Wherein the processor 102 may include one or more processing cores. The processor 102 utilizes various interfaces and lines to connect various portions of the overall electronic device 100, perform various functions of the electronic device 100, and process data by executing or executing instructions, programs, code sets, or instruction sets stored in the memory 104, and invoking data stored in the memory 104. Alternatively, the processor 102 may be implemented in hardware in at least one of digital signal Processing (DIGITAL SIGNAL Processing, DSP), field-Programmable gate array (Field-Programmable GATE ARRAY, FPGA), programmable logic array (Programmable Logic Array, PLA). The processor 102 may integrate one or a combination of several of a central processing unit (Central Processing Unit, CPU), a graphics processing unit (Graphics Processing Unit, GPU), and a modem, etc. The CPU mainly processes an operating system, a user interface, an application program and the like; the GPU is used for being responsible for rendering and drawing of display content; the modem is used to handle wireless communications. It will be appreciated that the modem may not be integrated into the processor 102 and may be implemented solely by a single communication chip.

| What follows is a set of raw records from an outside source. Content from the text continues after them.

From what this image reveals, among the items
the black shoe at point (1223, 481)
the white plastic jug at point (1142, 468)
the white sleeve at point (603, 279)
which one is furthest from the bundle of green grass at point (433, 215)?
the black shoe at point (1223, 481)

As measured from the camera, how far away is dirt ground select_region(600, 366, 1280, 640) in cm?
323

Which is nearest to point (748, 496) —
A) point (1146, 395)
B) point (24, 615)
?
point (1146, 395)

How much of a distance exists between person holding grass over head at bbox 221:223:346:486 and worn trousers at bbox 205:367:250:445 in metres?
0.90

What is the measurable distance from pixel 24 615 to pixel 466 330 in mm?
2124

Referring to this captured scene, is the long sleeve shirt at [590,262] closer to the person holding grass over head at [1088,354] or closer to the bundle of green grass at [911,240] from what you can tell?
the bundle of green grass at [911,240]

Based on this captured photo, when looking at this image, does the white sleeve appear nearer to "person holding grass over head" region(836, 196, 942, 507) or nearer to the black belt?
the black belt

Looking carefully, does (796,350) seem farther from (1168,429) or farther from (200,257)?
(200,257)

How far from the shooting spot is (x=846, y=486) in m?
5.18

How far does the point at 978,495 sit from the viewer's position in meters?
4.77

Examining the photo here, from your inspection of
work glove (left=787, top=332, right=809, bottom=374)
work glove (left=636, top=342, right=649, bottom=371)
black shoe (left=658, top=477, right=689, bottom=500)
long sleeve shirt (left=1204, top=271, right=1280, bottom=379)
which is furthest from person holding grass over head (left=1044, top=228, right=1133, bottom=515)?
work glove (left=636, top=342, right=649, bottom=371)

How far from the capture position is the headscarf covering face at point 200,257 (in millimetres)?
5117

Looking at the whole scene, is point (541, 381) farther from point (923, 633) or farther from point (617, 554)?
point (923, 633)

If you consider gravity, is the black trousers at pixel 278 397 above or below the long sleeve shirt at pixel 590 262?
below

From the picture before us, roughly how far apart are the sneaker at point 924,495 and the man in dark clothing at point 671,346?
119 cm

The Memory 104 may include random access Memory (Random Access Memory, RAM) or Read-Only Memory (ROM). Memory 104 may be used to store instructions, programs, code sets, or instruction sets. The memory 104 may include a stored program area and a stored data area, wherein the stored program area may store instructions for implementing an operating system, instructions for implementing at least one function (e.g., a touch function, a sound playing function, a video playing function, etc.), instructions for implementing the various method embodiments described below, etc. The storage data area may also store data created by the terminal 100 in use (such as phonebook, audio-video data, chat-record data), etc.

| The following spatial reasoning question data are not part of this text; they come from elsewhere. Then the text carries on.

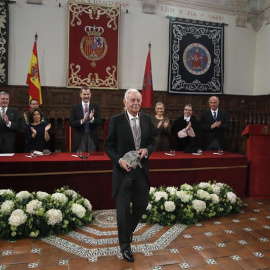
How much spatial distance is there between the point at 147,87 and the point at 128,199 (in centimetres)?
470

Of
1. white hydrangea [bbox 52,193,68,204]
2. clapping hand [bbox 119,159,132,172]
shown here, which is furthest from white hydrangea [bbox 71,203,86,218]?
clapping hand [bbox 119,159,132,172]

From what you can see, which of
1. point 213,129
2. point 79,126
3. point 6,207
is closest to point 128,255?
point 6,207

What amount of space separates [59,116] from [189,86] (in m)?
3.37

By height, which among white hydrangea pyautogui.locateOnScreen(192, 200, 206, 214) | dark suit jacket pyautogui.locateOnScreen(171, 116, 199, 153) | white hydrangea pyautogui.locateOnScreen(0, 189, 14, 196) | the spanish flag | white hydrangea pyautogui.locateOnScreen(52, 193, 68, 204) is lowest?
white hydrangea pyautogui.locateOnScreen(192, 200, 206, 214)

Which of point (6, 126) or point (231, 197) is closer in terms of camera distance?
point (231, 197)

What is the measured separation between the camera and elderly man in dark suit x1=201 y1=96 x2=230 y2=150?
4980 millimetres

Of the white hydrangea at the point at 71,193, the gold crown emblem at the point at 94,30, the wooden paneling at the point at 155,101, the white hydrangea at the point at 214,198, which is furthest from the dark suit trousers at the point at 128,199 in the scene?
the gold crown emblem at the point at 94,30

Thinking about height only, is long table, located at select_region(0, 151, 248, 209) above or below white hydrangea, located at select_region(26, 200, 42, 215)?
above

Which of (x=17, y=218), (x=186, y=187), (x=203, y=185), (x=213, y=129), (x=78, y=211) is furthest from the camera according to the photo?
(x=213, y=129)

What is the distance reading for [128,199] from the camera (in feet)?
8.38

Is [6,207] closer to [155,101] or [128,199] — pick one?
[128,199]

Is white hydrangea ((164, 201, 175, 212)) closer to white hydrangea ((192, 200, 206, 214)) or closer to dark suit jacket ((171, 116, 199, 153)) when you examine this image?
white hydrangea ((192, 200, 206, 214))

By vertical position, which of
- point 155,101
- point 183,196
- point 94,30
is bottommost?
point 183,196

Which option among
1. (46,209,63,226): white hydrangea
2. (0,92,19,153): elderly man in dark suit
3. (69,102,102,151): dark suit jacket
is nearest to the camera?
(46,209,63,226): white hydrangea
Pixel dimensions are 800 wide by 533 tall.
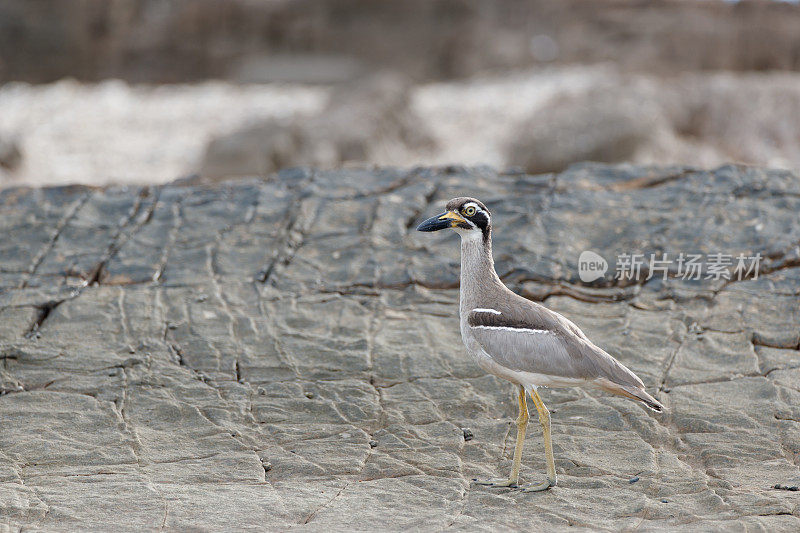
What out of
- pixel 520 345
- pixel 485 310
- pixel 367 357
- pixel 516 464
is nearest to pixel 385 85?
pixel 367 357

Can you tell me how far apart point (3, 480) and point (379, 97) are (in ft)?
39.1

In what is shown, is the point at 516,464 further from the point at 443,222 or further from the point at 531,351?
the point at 443,222

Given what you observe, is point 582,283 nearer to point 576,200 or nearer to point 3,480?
point 576,200

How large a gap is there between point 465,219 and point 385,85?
38.2ft

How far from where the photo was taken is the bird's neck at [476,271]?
4516 millimetres

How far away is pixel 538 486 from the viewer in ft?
→ 13.5

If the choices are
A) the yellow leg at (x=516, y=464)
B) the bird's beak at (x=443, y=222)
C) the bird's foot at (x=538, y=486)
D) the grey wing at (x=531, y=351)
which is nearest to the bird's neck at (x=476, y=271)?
the bird's beak at (x=443, y=222)

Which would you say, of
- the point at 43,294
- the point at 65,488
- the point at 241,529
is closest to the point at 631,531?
the point at 241,529

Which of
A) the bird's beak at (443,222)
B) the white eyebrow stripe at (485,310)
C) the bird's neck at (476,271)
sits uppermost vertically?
the bird's beak at (443,222)

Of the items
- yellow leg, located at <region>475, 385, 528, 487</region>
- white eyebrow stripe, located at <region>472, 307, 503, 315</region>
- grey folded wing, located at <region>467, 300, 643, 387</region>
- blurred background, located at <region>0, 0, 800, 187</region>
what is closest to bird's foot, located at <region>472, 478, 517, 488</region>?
yellow leg, located at <region>475, 385, 528, 487</region>

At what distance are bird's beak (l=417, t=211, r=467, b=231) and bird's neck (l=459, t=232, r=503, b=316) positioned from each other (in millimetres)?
104

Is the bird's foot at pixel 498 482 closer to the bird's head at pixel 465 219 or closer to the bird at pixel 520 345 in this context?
the bird at pixel 520 345

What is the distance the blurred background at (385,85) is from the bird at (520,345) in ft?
13.6

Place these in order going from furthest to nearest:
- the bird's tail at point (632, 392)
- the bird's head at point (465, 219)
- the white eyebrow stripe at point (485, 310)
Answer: the bird's head at point (465, 219) < the white eyebrow stripe at point (485, 310) < the bird's tail at point (632, 392)
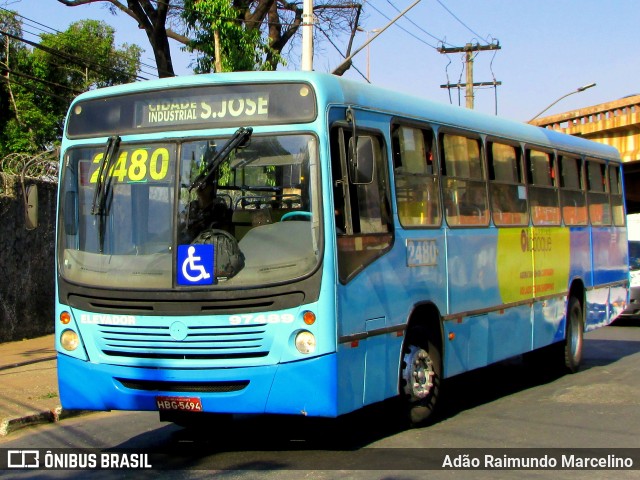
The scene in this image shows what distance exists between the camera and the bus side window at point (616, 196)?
48.7ft

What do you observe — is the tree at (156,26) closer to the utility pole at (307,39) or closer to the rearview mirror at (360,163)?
the utility pole at (307,39)

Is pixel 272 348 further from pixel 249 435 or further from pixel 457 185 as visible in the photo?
pixel 457 185

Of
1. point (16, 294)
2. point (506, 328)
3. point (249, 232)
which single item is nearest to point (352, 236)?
point (249, 232)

Referring to fig. 14, a structural block of a computer readable storage medium according to an embodiment of the present application is shown. The computer readable storage medium 1000 has stored therein program code that can be invoked by a processor to perform the methods described in the method embodiments described above.

The computer readable storage medium 1000 may be an electronic memory such as a flash memory, an EEPROM (electrically erasable programmable read only memory), an EPROM, a hard disk, or a ROM. Optionally, computer readable storage medium 1000 includes non-volatile computer readable storage medium (non-transitory computer-readable storage medium). The computer readable storage medium 1000 has storage space for program code 1010 that performs any of the method steps described above. The program code can be read from or written to one or more computer program products. Program code 1010 may be compressed, for example, in a suitable form.

Finally, it should be noted that: the above embodiments are only for illustrating the technical solution of the present application, and are not limiting; although the application has been described in detail with reference to the foregoing embodiments, it will be appreciated by those of ordinary skill in the art that: the technical scheme described in the foregoing embodiments can be modified or some technical features thereof can be replaced by equivalents; such modifications and substitutions do not drive the essence of the corresponding technical solutions to depart from the spirit and scope of the technical solutions of the embodiments of the present application.

Claims

1. A method of generating a model, the method comprising:

Acquiring a training data set, wherein the training data set comprises a plurality of large-pose face images and a plurality of small-pose face images, and the difference value between the number of the large-pose face images and the number of the small-pose face images is within a preset range;

Training the face key point detection model to be trained based on the training data set, so that the converged face key point detection model to be trained is used as the target face key point detection model.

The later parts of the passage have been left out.